Пикассо с Евой нашли пристанище в Перпиньяне, а затем в Сорге, близ Авиньона, где, вдали от Фернанды и воспоминаний о прошлом, Пикассо арендовал небольшую виллу под названием «Колокольчики» (Les Clochettes). «Я уже начал работать над тремя холстами, — писал он Канвейлеру, — это портрет арлезианки, натюрморт и пейзаж с афишами...»49 Через несколько дней он написал, как он рад, что отправил готовые картины из Сере: «Я бы, скорее всего, испортил их, если бы продолжил тут работать над ними»50. Он не стал их подписывать и так обозначил конец этого периода своей жизни, — это была в своем роде маленькая смерть, нельзя было обратить время вспять и вернуться к прежнему. Возможно, оттого, что он так боялся ставить точки, Пикассо неубедительно оправдался перед Канвейлером, будто просто забыл поставить подписи, и с радостью согласился на предложение подделать их: «Ты правильно сделал, что дал Буашо подписать мои предыдущие картины. Я совершенно про это позабыл»51.

Ему хорошо работалось, он любил Еву, ему нравилась чудесная погода, чистый свет, смоковницы в его саду и корриды в городе Ним. «Поразительно, как редко к искусству — любому искусству — подходят со знанием дела! — писал он Канвейлеру, вернувшись из Нима. — Только Мазантинито кое-что удалось, но, тем не менее, бой был хорош, и погода стояла чудесная, мне нравится Ним...» Тем не менее Пикассо скучает по Браку и пишет в том же письме: «Скажи ему, пусть напишет мне, и сообщи, когда он думает навестить меня»52.

В конце июля Брак наконец приехал из Парижа. Визит к своему компаньону он совместил с медовым месяцем. За несколько месяцев до этого Пикассо познакомил его с Марсель Дюпре, девушкой, с которой у него самого тогда был роман. Пикассо сказал Браку, что знакомит его с будущей женой — было ли то пророчеством, приказом или шуткой, его слова в конце концов обернулись правдой.

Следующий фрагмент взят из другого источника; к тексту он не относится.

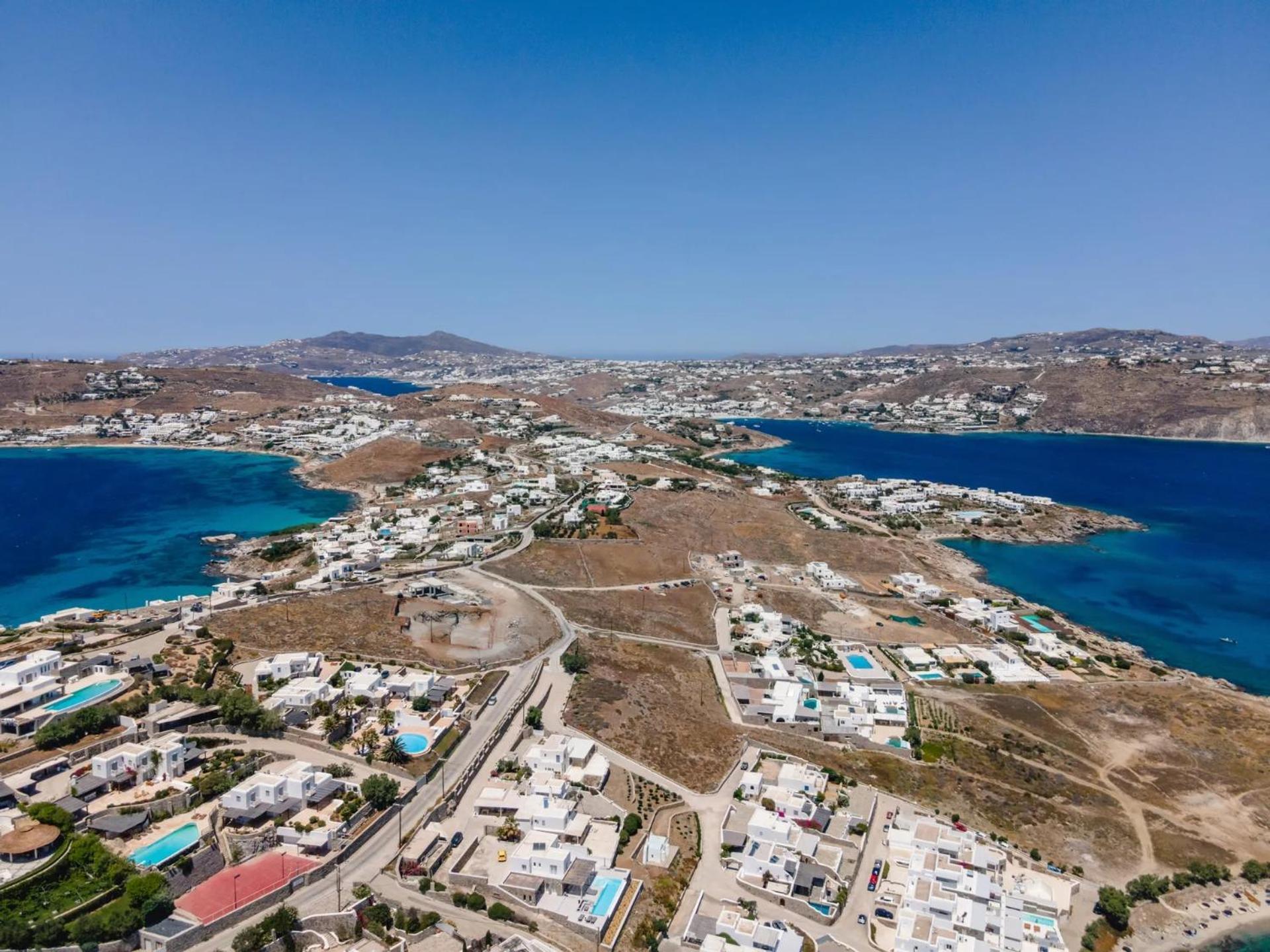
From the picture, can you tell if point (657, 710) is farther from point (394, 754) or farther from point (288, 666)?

Пикассо делал все, что мог, чтобы поддержать Брака и воплотить свой замысел; он даже поехал вместе с Браком и Марсель в Гавр, чтобы представить ее родителям Брака. И вновь Пикассо становился ближе с другом, передавая ему ту, что некогда была его любовницей. В то же время он укрепил свою связь с Марсель, которая теперь чувствовала себя обязанной ему своим замужеством; а поскольку Брак не знал, что они с Пикассо были любовниками, у них появился еще и общий секрет. «Таким образом, — скажет позже Пикассо, — в доме друга у меня не было врага»53.

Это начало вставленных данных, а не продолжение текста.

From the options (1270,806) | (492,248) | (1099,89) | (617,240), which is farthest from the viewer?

Приезд Брака отразился на работе Пикассо куда сильнее, чем его бегство с Евой. Почти неделю он совершенно не появлялся в мастерской, а только разговаривал и гулял с Уилбуром, как Пикассо называл Брака, сравнивая свои первопроходческие шаги в искусстве с тем прорывом, который братья Райт осуществили в воздухоплавании. «Я много дней не писал тебе, — извинялся Пикассо перед Канвейлером, — просто мы с Браком так много гуляем и разговариваем, что время летит незаметно. Мы съездили на два дня в Марсель. Уилбур Брак хотел приглядеть себе жилище в Эстаке или в другом местечке близ Марселя, но в итоге вернулся в Сорг и снял там дом. Мы накупили в Марселе негритянских статуэток — я привез домой замечательную маску, женщину с большими грудями и юного негра»54.

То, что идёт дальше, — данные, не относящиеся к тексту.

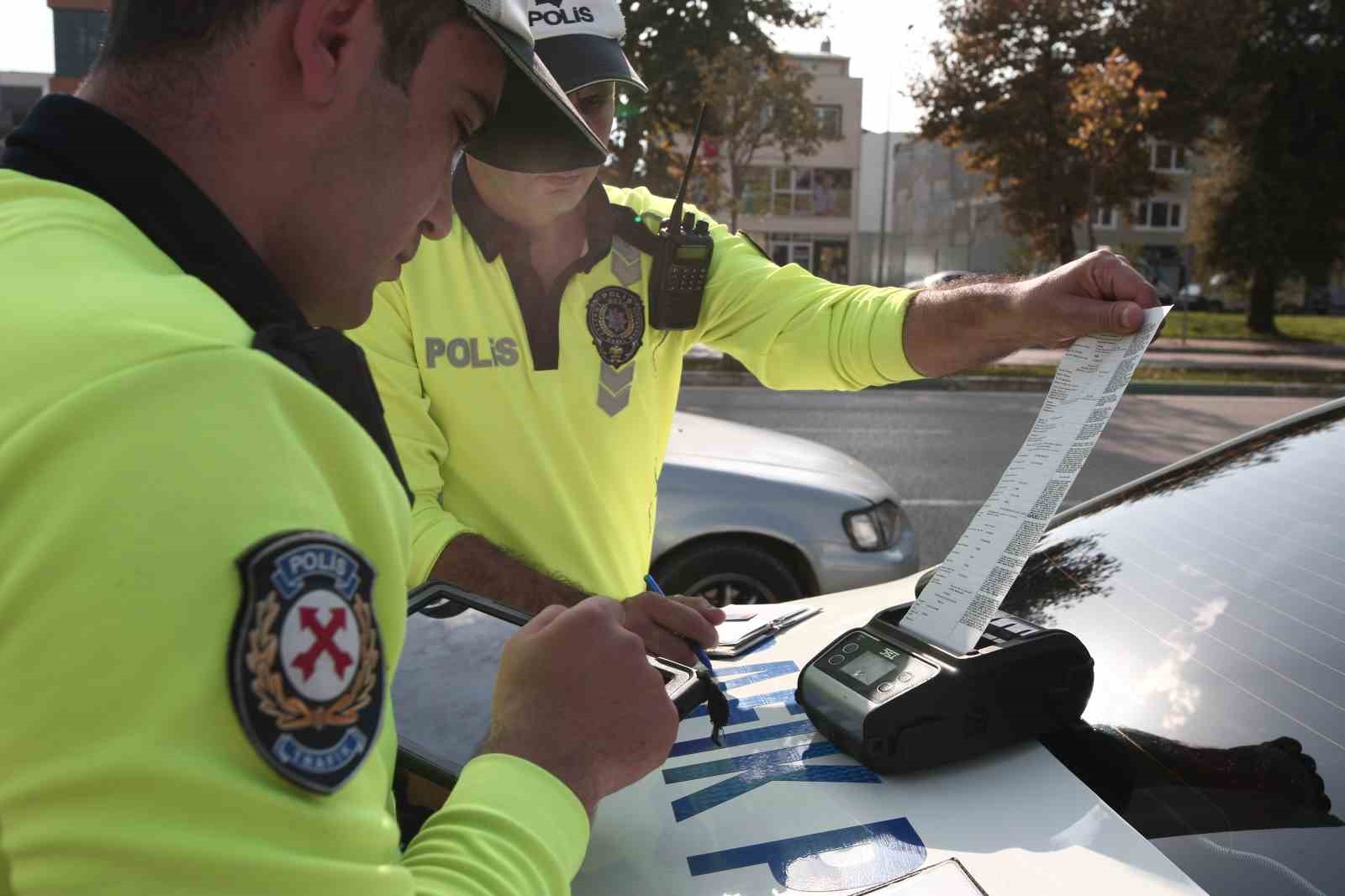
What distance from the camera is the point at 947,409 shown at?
1286cm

Наступило время идиллии. Пикассо с Евой жили в «Колокольчиках», а Браки неподалеку на вилле «Бель-Эр». «Уилбур Брак уже устроился, — писал Пикассо, — на своей японской ферме. Больше ничего нового, разве что я теперь делаю пробор посередине. Купил зубные щетки, о которых уже писал, тебе тоже рекомендую. Если б ты курил, я бы посоветовал тебе и марсельские трубки...»55

Хотя Ева и заполнила огромную часть жизни Пикассо, в своих работах он лишь тайно намекал на ее присутствие. Она была ему слишком дорога, работал он урывками, да и к тому же был слишком суеверен, чтобы нарисовать ее в кубистской манере. Но он все же писал на картинах о своей любви. На одном из его натюрмортов той поры есть пряник в форме сердца, на котором написано: «J'aime Eva»6*. «Ma Jolie»7*, название известной любовной песенки, «Jolie Eva», «Pablo-Eva» — такими надписями Пикассо с ребячливой радостью украшал свои картины. Даже на беленой стене их виллы он нарисовал натюрморт с бутылкой перно, мандолиной и листом с нотами к «Ma Jolie». Эти дни быстро пролетели, Пикассо с Евой покинули дом с белеными стенами и картины, написанные на них, навсегда остались в прошлом. Следуя указаниям Пикассо, натюрморт вырезал из стены местный каменщик и в специальном ящике отправил Канвейлеру.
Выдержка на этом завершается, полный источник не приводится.